• EXERCISE DETAILS
Leave the pictures in the listing below aside and reproduce exactly the lines starting with the one with "In the last" and going on through the one with "Le J/ψ au RHIC et au LHC: v2", both ends included.

• RAW DATA
★ ★ ★ ★
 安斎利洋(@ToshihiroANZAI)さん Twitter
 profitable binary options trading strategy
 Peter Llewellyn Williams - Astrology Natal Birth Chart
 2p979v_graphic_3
★ ★ ★ ★
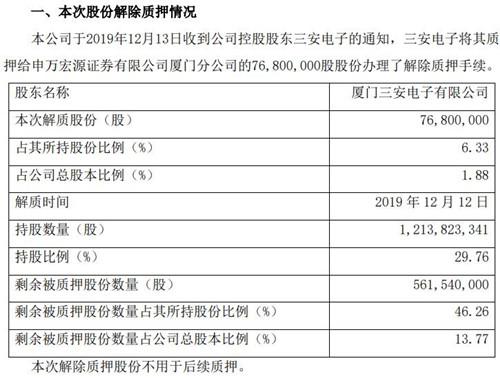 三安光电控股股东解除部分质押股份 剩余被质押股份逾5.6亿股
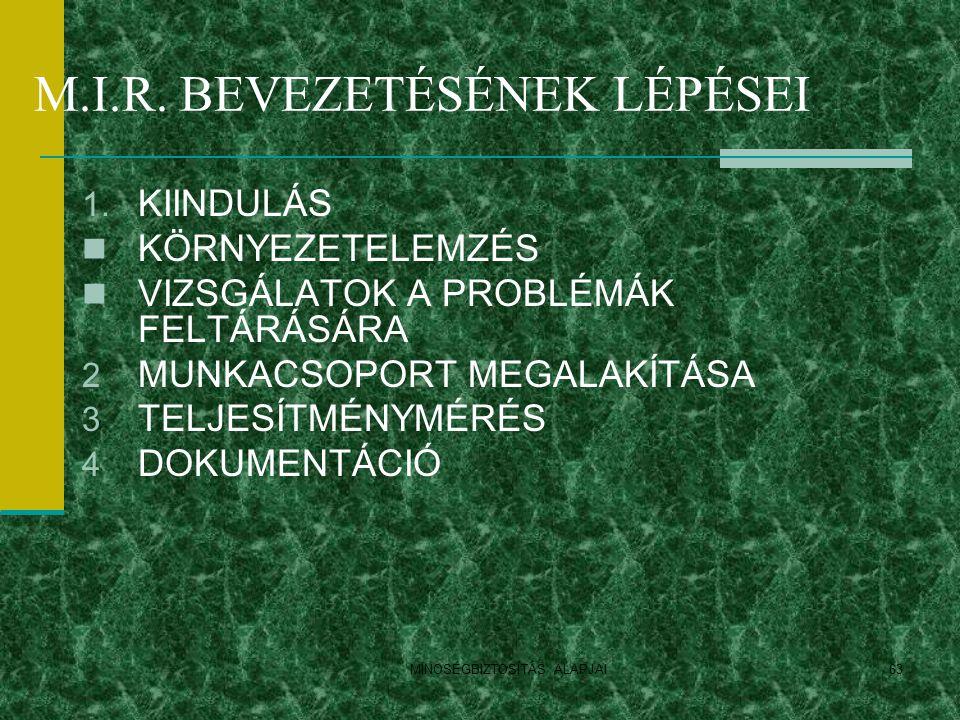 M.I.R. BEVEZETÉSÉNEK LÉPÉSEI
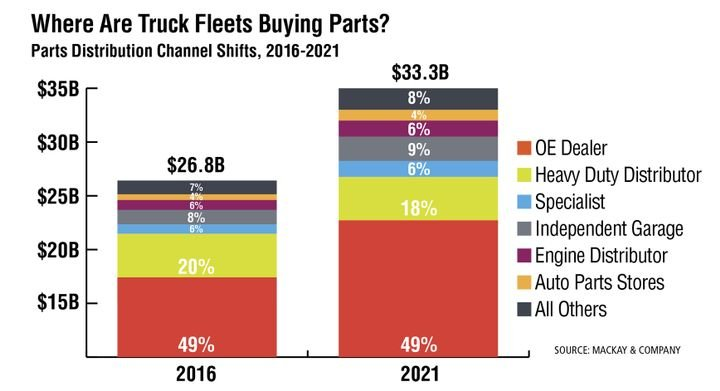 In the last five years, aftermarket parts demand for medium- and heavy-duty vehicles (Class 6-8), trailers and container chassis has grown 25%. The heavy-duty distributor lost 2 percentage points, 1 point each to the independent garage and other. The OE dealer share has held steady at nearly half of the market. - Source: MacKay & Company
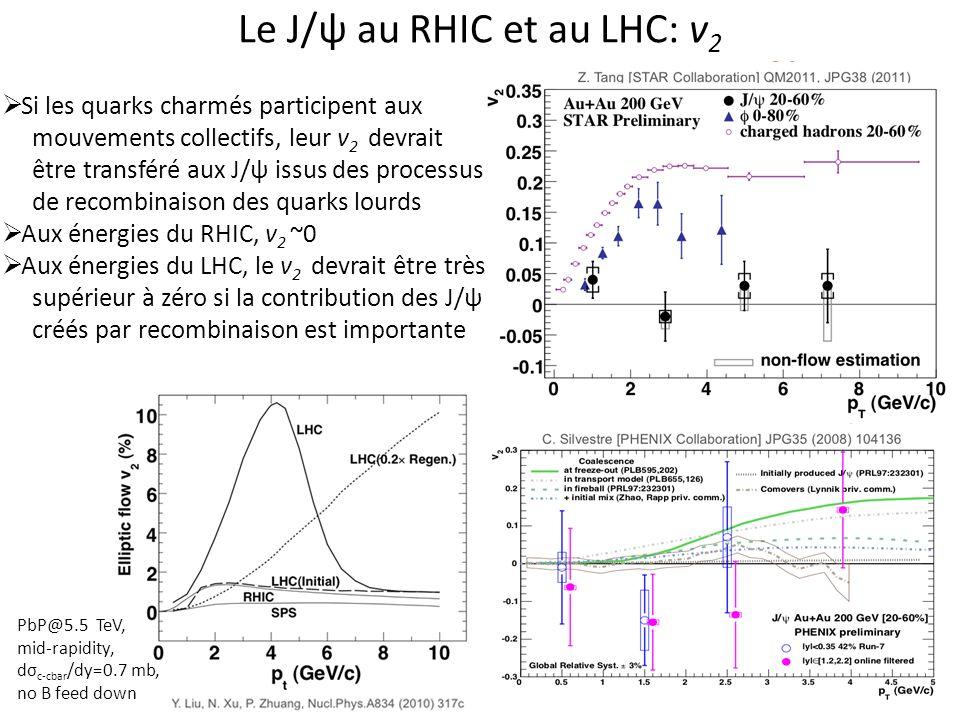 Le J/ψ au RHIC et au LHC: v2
★ ★ ★ ★
• SOLUTION BELOW
 In the last five years, aftermarket parts demand for medium- and heavy-duty vehicles (Class 6-8), trailers and container chassis has grown 25%. The heavy-duty distributor lost 2 percentage points, 1 point each to the independent garage and other. The OE dealer share has held steady at nearly half of the market. - Source: MacKay & Company
 Le J/ψ au RHIC et au LHC: v2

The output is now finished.